This package calculates the best approximation for a kinematic chain's parameters using rosenbrock optimization. For calculation, a layout of the kinematic chain must be provided, as well as a set of transformations between two frames of the chain that has been acquired during calibration. It can be used for defining new kinematic chains as well as optimizing existing. With the calculated Transformation, it is easy to define static_transformation_publisher or an urdf-file.


This package is a standalone tool for optimizing a kinematic chain. Therefore an pseudo tf-link is added to an existing kinematic chain to close it and to get a circular topology. Furthermore, offset-links are added to the kinematic chain to get some TFs to vary. A lot of training n-tuples are recorded with n=(number of non-fix joints in kinematic chain). The algorithm tries to find a kinematic chain which satisfy the configuration with all n-tuples best. An overview about the frame-file in xml-format is given now:


To specify an input-file use the <Data>-tag. This surrounds the whole file.

To specify the structure of your kinematic chain use the <Frames>-tag.
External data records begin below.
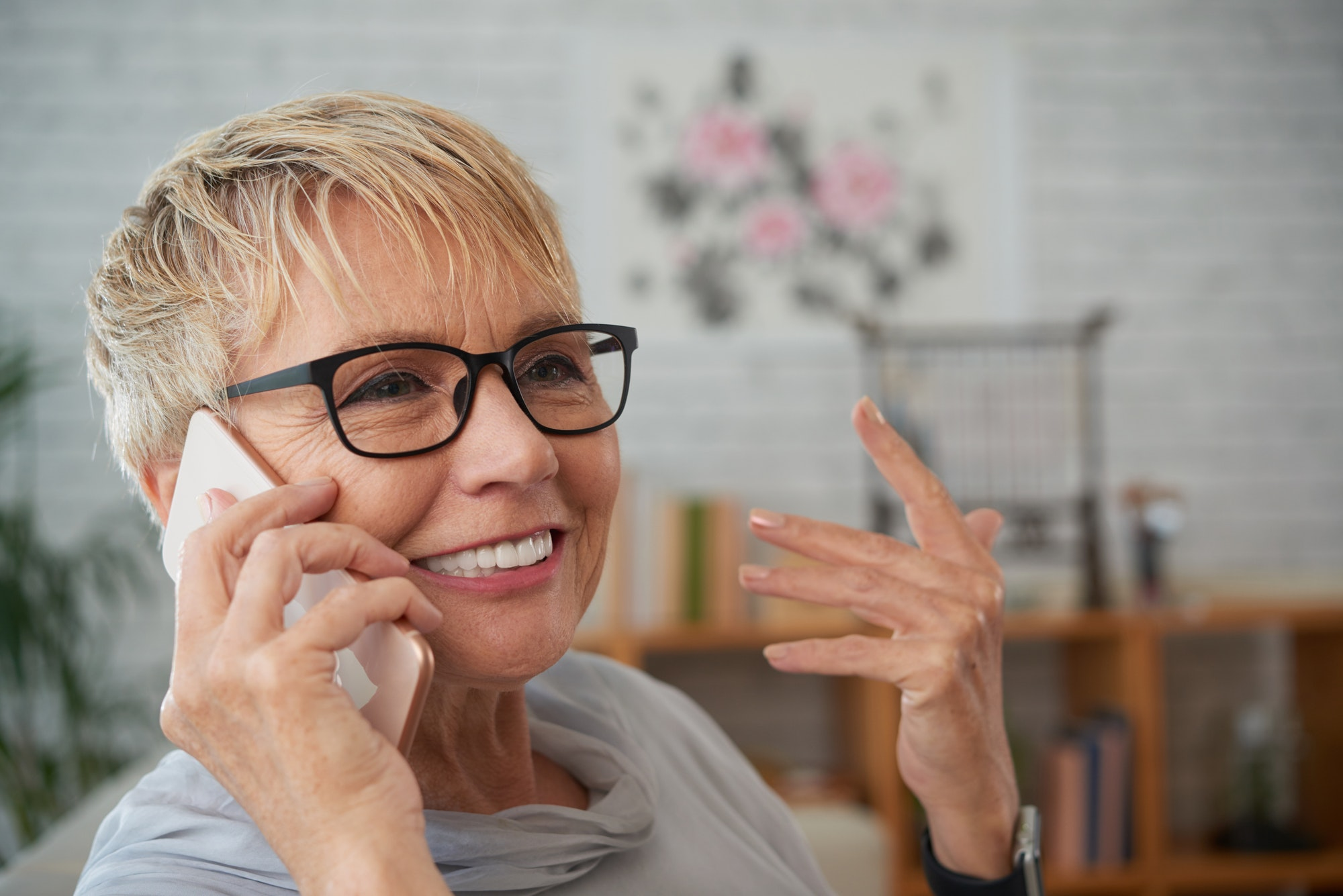 Smiling old woman talking on phone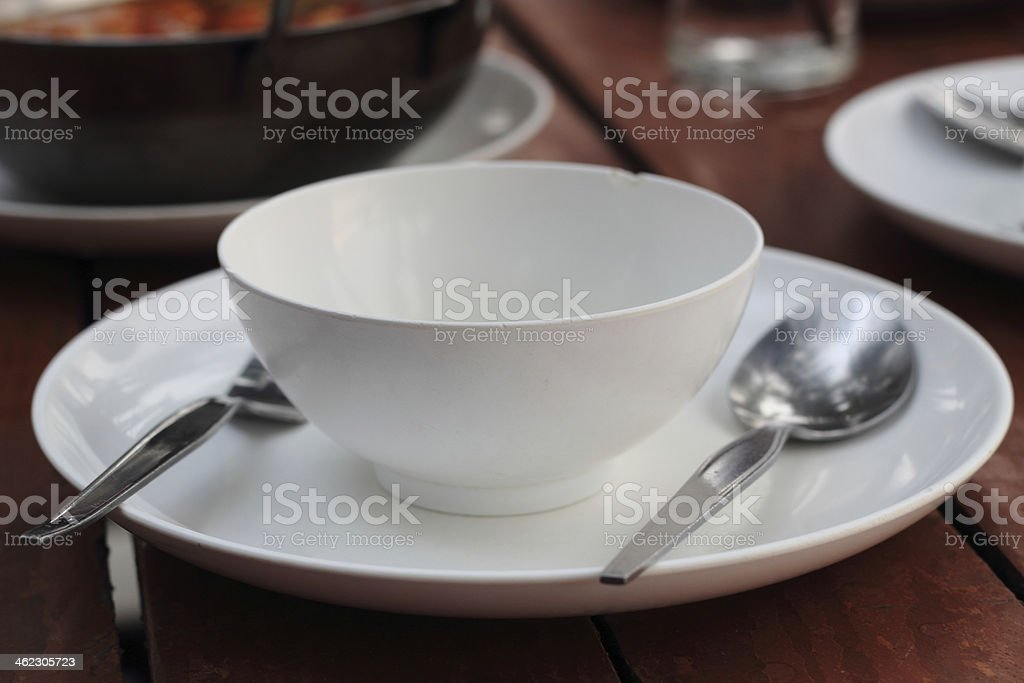 An empty cup with plate, fork and spoon on table royalty-free stock photo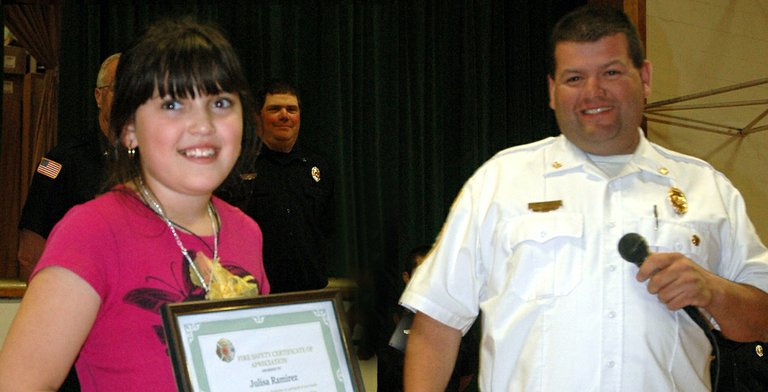 Julisa Ramirez, 8, accepts her Hero Award from Mike McCafferty, Parkdale fire chief, in Friday's assembly.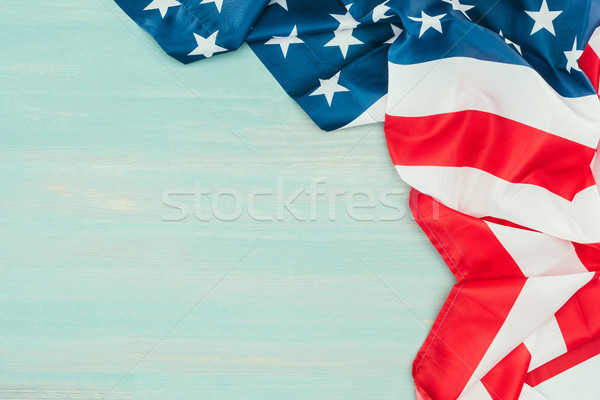 close up view of folded american flag on blue wooden tabletop, presidents day concept Stock photo © LightFieldStudios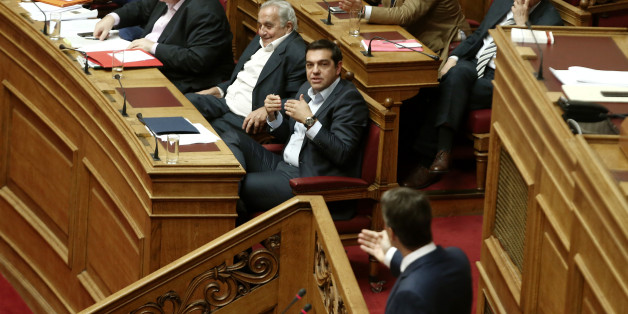 Greek PM Alexis Tsipras (C) gestures listening main opposition leader Kyriakos Mitsotakis delivering a speech on the podium, during a debate on education in the Greek Parliament, in Athens on September 28 , 2016 (Photo by Panayiotis Tzamaros/NurPhoto via Getty Images)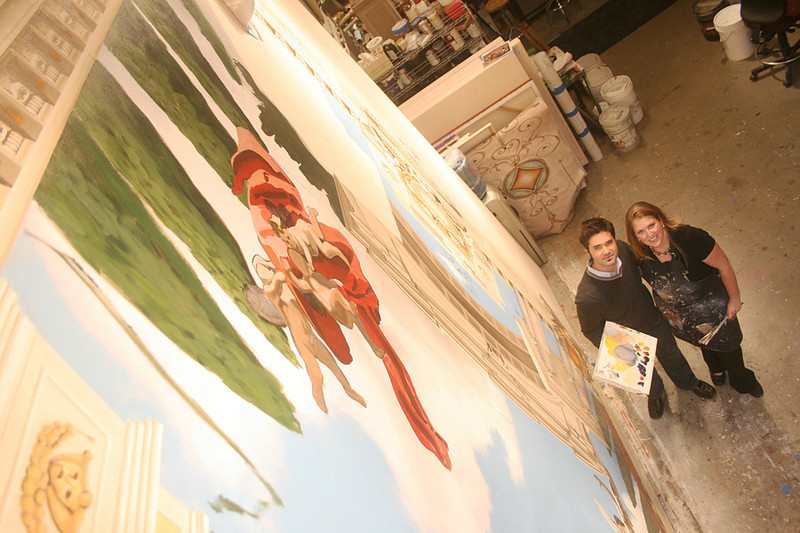 Jeremy and Jaime Wells pose for a photo at the studio gallery, Imago Dei.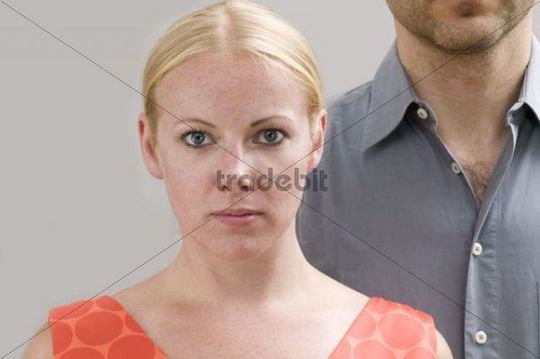 Young woman, behind her a young man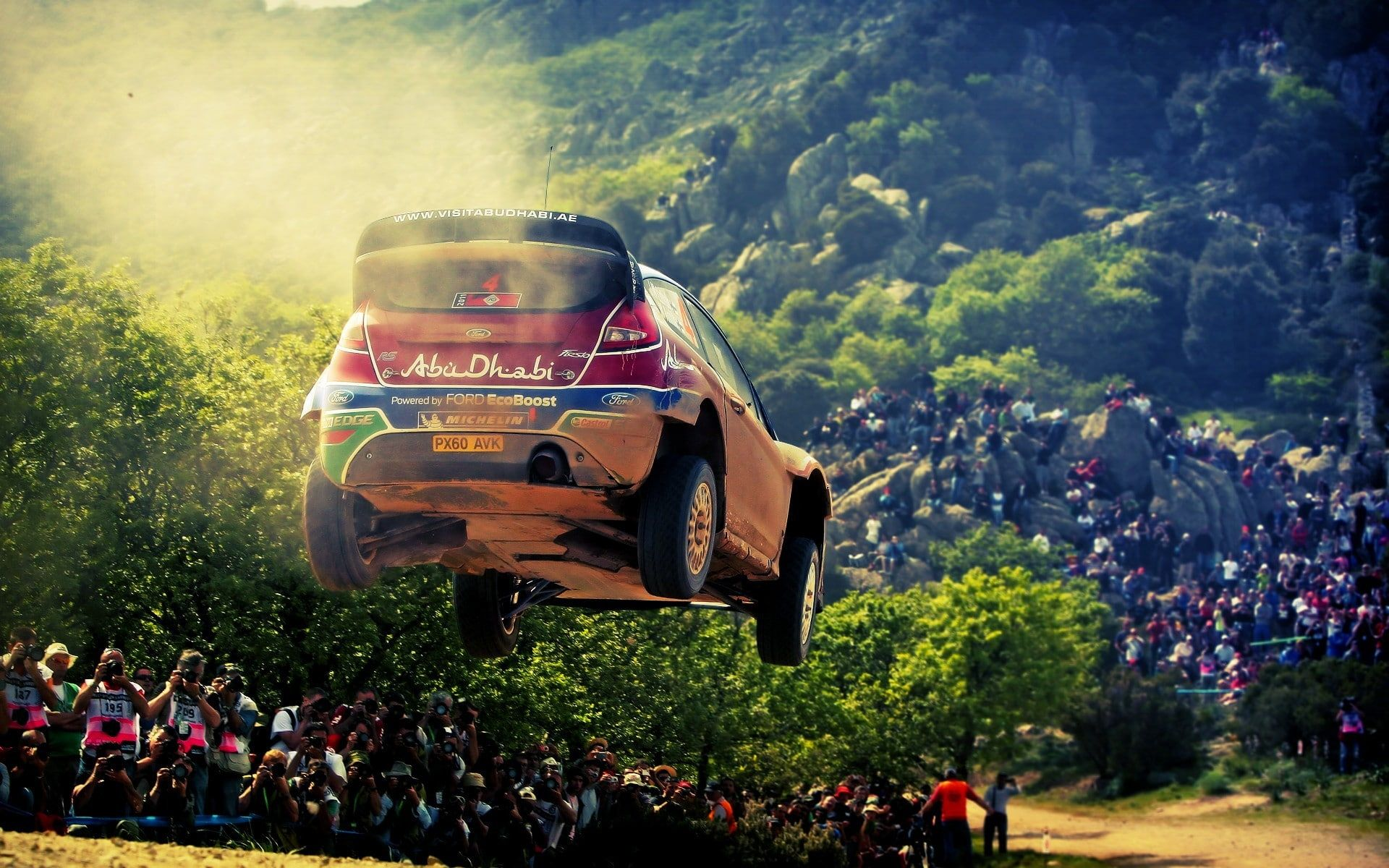 Ford Rally Cars Airborne Car Crowds Rally 1080p Wallpaper Hdwallpaper Desktop Rally Car Car Ford Car Wallpapers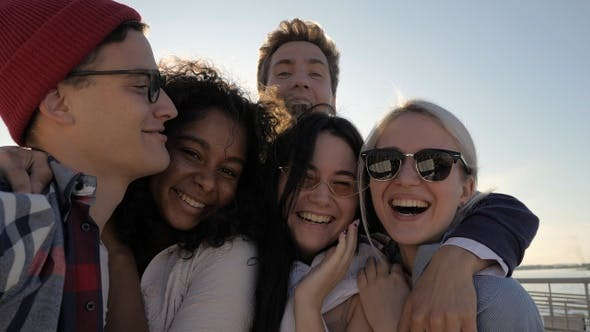 Thumbnail for Smiling students taking selfie in the summer sun.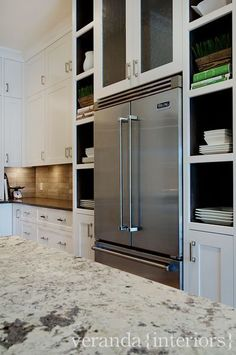 Altadore Fridge Surround / Veranda Estate Homes & Interiors. - love the pantry with pocket door.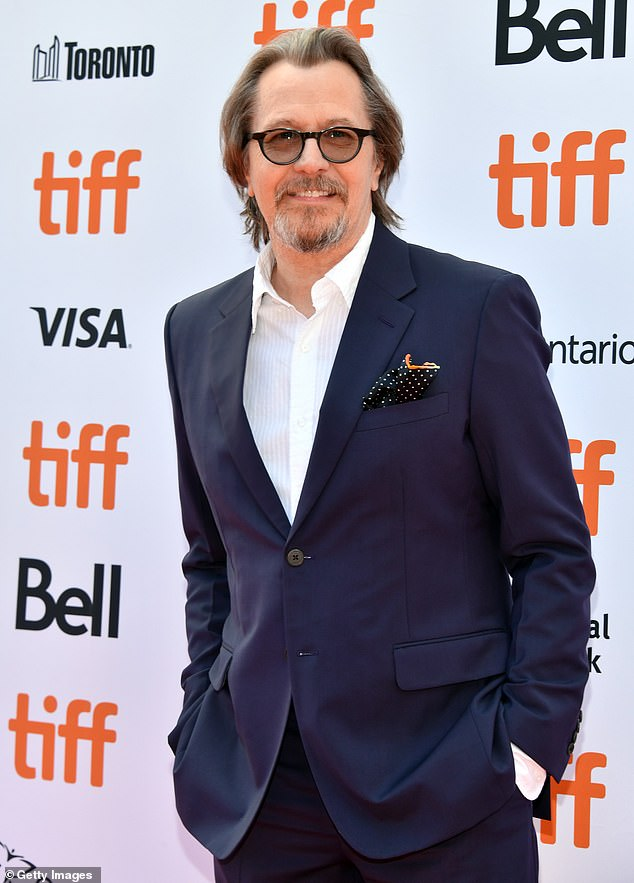 Gary Oldman smiles for the cameras at the Toronto International Film Festival.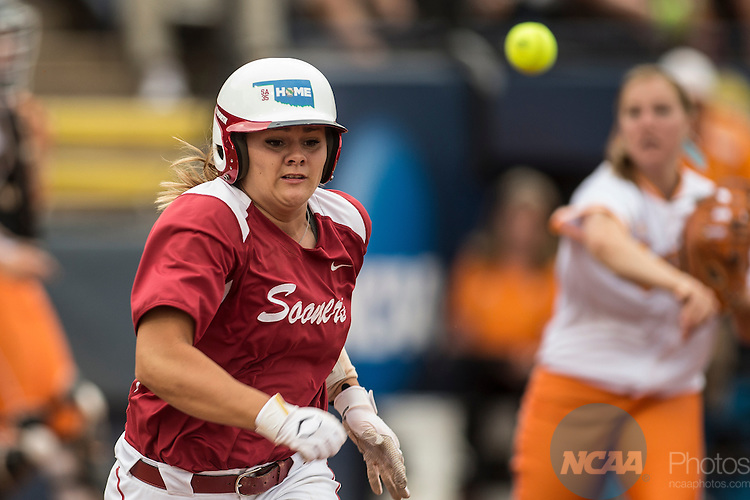 04 JUNE 2013:  Georgia Casey (42) of the University of Oklahoma tries to outrun a pass to first base against the University of Tennessee during the Division I Women's Softball Championship held at ASA Hall of Fame Stadium in Oklahoma City, OK. Oklahoma defeated Tennessee 4-0 to win the national championship.  Shane Bevel/NCAA Photos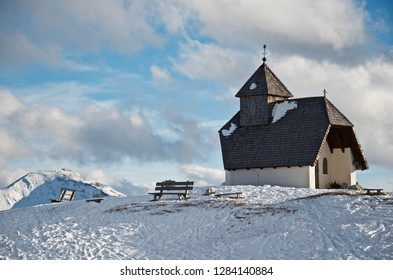 A lonly church on the top of a mountain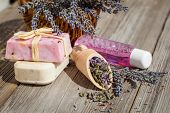 Natural Handmade Lavender Oil And Soap And Fresh Lavender Flowers On Wooden Background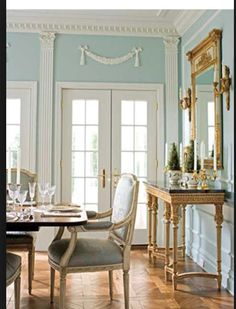 Blue & ivory color palette is combined with gorgeous parquet floors.This Formal Dining Room is very elegant with its antique French style & furniture.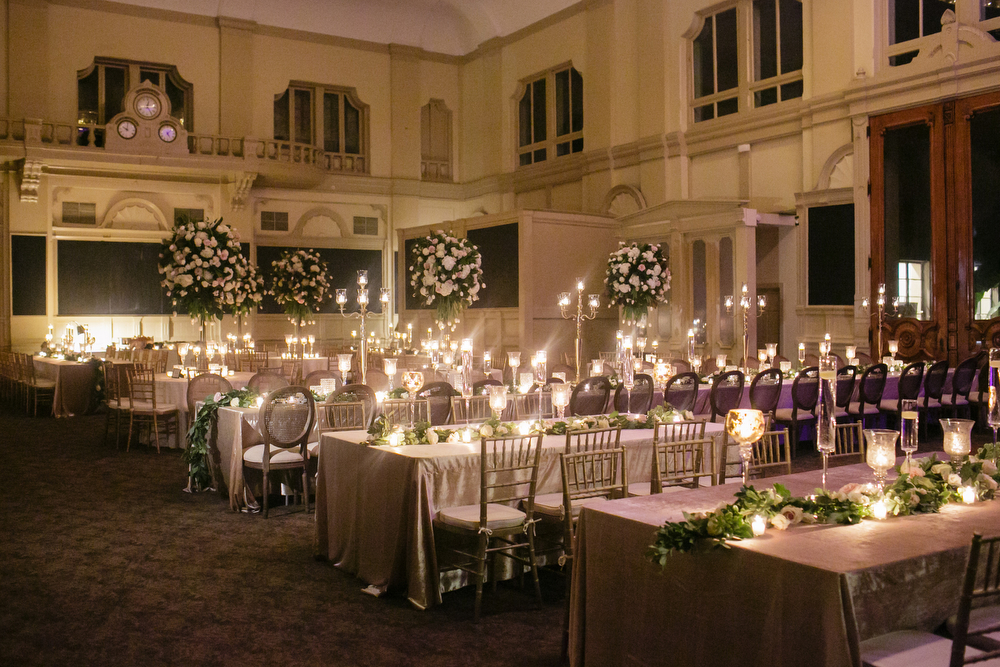 How to transform an open ballroom with stunning decor | Sapphire Events | Greer G Photography | Board of Trade | White and Gold Wedding | Winter Wedding Inspiration | White and Green Wedding | Ballroom wedding | Tall flowers with low garlands
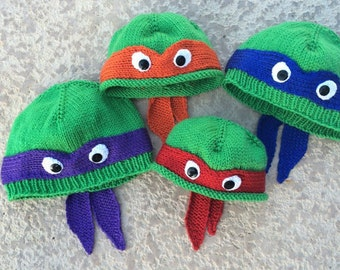 Hand-knit teenage mutant ninja turtle hat with ribbed or rolled bottom edge.  COWABUNGA!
In this area the tf-frames are defined. There are some different types of frames:

A simple parent-child relation is defined as <Frame name="Frame2" base="Frame1"/>, with Frame1 is the parent node of Frame 2.

A fixed transformation between parent and child is defined as follows

<Frame name="Frame2" base="Frame1" x="0.1" y="0.1" z="0.1" qx="1" qy="0" qz="0" qw="0"/>.

To tell the algorithm which frame can be used for optimization, boundaries are set:

<Frame name="Frame2" base="Frame1" max_x="0.3" min_y="-0.3" max_y="0.3" min_z="-0.3" max_z="0.3" min_ry="-3.0" max_ry="3.0" min_rx="-3.0" max_rx="3.0" min_rz="-3.0" max_rz="3.0"/>

Non-fixed frames are defined with parameters. These parameters are given to the optimizer within an extra file. To define a parameter, simply use square-brackets and count upwards starting at 1. Add data="true":

<Frame name="Frame2" base="Frame1" qx="([1])" qy="([2])" qz="([3])" qw="([4])" x="([5])" y="([6])" z="([7])" data="true"/>

This is all need to specify a kinematic chain.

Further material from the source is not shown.